For Muslims, in other words, human beings are simply forgetful and need to be reminded. Christians believe they need to be redeemed.

Yet probing beyond official texts into the broader traditions of both faiths, Jesuit Fr. Daniel Madigan said, things aren’t quite so simple. Islamic poetry and mysticism, he said, has a strong sense of God’s personal and self-giving love as a response to human weakness, while Christianity constantly struggles with the temptation to “reduce the gospel to a series of dos and don’ts” – as if all we need are rules, as opposed to deeper transformation by God’s “exaggerated generosity.”

Madigan, a former professor at Rome’s Gregorian University and now a member of the faculty at Georgetown, spoke at the annual conference of the Catholic Theological Society of America in Miami. He argued for a method of inter-religious study attentive both to differences and similarities between faiths, both to official statements of doctrine and actual life and practice.

Approaching things that way, he said, illustrates that different religions are “neither fraternal twins nor complete strangers.”

Madigan organized his remarks as a reflection on John the Baptist, a figure venerated in both Islam and Christianity. (As footnote, Pope John Paul II’s historic 2001 visit to the Grand Umayyad Mosque in Damascus in May 2001 involved a moment of prayer before what Muslim tradition regards as the tomb of John the Baptist inside the mosque.)

For Muslims, Madigan said, John the Baptist is revered as one of the prophets who led up to Muhammad, the final prophet. For Christians, John is the “greatest of the prophets,” but his role was precisely to point beyond himself to one who is more than a prophet.

“Prophecy is important but still penultimate,” Madigan said, expressing the Christian view as embedded in the story of John the Baptist. “It’s incomplete, and insufficient to deal with the alienation of humanity from God.”

To put the point differently, Madigan said, for Muslims revelation is itself salvific. For Christians, however, clear proclamation of God’s word, however important, doesn’t do the trick. God has to “engage human sinfulness in a more personal and costly way,” through a sort of boundless mercy and love. Such a stance will seem foolish by the standards of the world, Madigan said, and it’s one of the reasons that in Muslim apologetics, Islam is seen as a rational middle way between the “mediocrity” of the Mosaic code and the “hopeless idealism” of Christianity.
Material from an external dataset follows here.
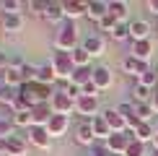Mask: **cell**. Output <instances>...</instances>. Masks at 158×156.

Madigan pointed to the dialogue between a 14th century Byzantine emperor and a Persian scholar quoted by Benedict XVI in 2006, which set off a global firestorm – as Madigan jokingly put it, the dialogue has been “made famous by a certain German scholar.” In it, the Persian’s critique of Christianity is precisely that it demands a denial of self that is simply too much for most people to bear.

That, at least, is how things might stand taking into account simply the New Testament and the Qur’an. In fact, hopwever, Madigan argued, this amounts to a “caricature” of actual Islamic belief and practice.

In the hadith, referring to traditionally recognized collections of Islamic oral traditions, Madigan said there’s a strong emphasis on God’s “intimate involvement with humanity.” Muhammad is seen as more than a prophet, but an intercessor.

Medieval Islamic poetry, Madigan said, stresses God’s boundless love in contrast to human sinfulness, and treats Muhammad as the “eternal first-born of all creation” and the one “for whom the heavens were made.” Muhammad, in other words, becomes more than a prophet – he’s also, in some sense, a redeemer, as an expression of God’s infinite love despite human rebellion.

Madigan added that in Islam, spiritually themed poetry is not exclusively the province of a mystical elite, but rather a “treasured part of popular culture.”

Madigan quoted a contemporary Iranian scholar, who writes that “Muhammad is like us only in the sense that a ruby is also a rock.” He also described a Sufi poem by Farid ad-Din Attar in the 13th century called “Conference of the Birds,” which contains a story about a king who is ready to give up his own life in order to bring back his unfaithful lover.

In other words, Madigan said, broader expressions of Islam offer a nuanced picture of the human condition and God’s response to it, one which shares something in common with Christianity’s accent on God’s “tireless love.”

Meanwhile, he said, Christianity has not always reflected its official theology in its actual practice.

“Our history illustrates a temptation to reduce the gospel to a particular instance of generic prophetic religion, meaning a system of ethical rights and duties,” Madigan said. “There’s a tendency to eviscerate the gospel by making it a list of do’s and don’ts.”

Finally, Madigan said that his experience of teaching Muslim students in Rome brought home that Muslims struggle with the Christian doctrine of original sin. They have a hard time, he said, with the idea that one can “inherit” someone else’s sin, or propensity to sin. Instead, they want to see each person as responsible for his or her own choices.

In that light, Madigan said, Christians need to work out a presentation of original sin to meet that challenge. He proposed talking about it not in terms of some innate evil in human beings, but rather an innate tension between being “createdness and creativity.” We are creatures, Madigan said, which means that we encounter a “givenness” to creation. Yet we also share in the creativity of God, which creates a constant temptation to see God as a rival or a limit on our own power.

The all too frequent product of that tension, he said, is sin.